Mon Interview... dans le journal du Grand Dijon N°19 de décembre 2009...
Quel est le rôle que se donne le Grand Dijon dans cette vision de
l’enseignement supérieur ?
José Almeida, Vice-Président du Grand Dijon
délégué à l’Enseignement Supérieur :
Le Grand Dijon développe une logique de territoire. Il est chargé du développement économique de son territoire. La
formation et la recherche sont des atouts forts de son attractivité. Alors le rôle du Grand Dijon est de mettre en cohérence l’offre de formation et de recherche, de dégager et d’encourager les
compétences fortes qui le différencient et qu’il puisse communiquer auprès des entreprises qui voudraient s’installer. Cela passe aussi par faire le lien entre les établissements, de fédérer les
acteurs, de les connecter avec les entreprises.
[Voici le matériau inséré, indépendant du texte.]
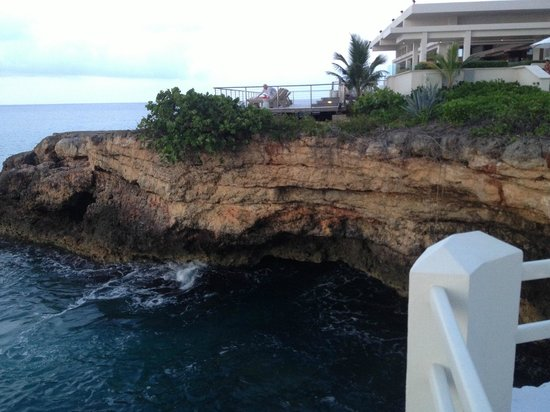 Viceroy Anguilla: cliffs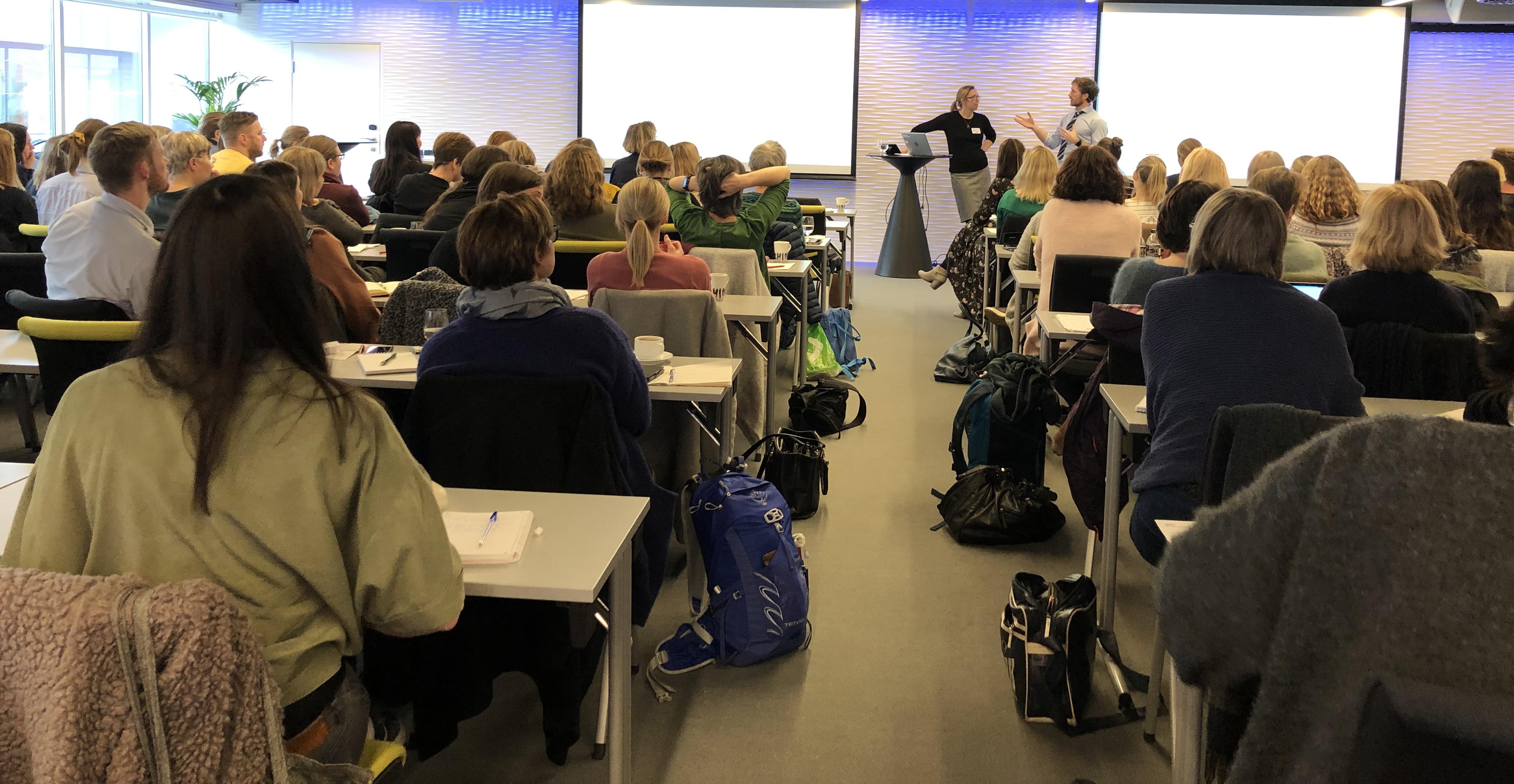Per Hellevik og Helene Flood Aakvaag foreleste om digital vold og skam for en sal fullsatt av traumeterapeuter og forskere.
C’est le but de nos participations au Polytechnicum, au Pôle de Recherche et d’Enseignement Supérieur (PRES) Bourgogne Franche-Comté, ou aux
structures de valorisation, comme uB Filiale ou le GIS AGRALE (lire pages 10 à 12 du Grand Dijon N19).
En période de crise, c’est important d’investir ainsi sur le long terme ?
JA : C’est essentiel ! On ne combat pas la crise en restant immobile. La clé, c’est le mouvement. Nous sommes là pour réamorcer la machine. Créer un cercle vertueux où le développement se nourrit des forces du territoire. Le tramway, les constructions nouvelles, le soutien à l’activité économique sont notre manière de s’armer contre la crise et ainsi être aux côtés de la communauté universitaire. Et si nous n’apportons pas ce soutien, comme le fait le Conseil régional à l’échelle de la Bourgogne, qui le fera ?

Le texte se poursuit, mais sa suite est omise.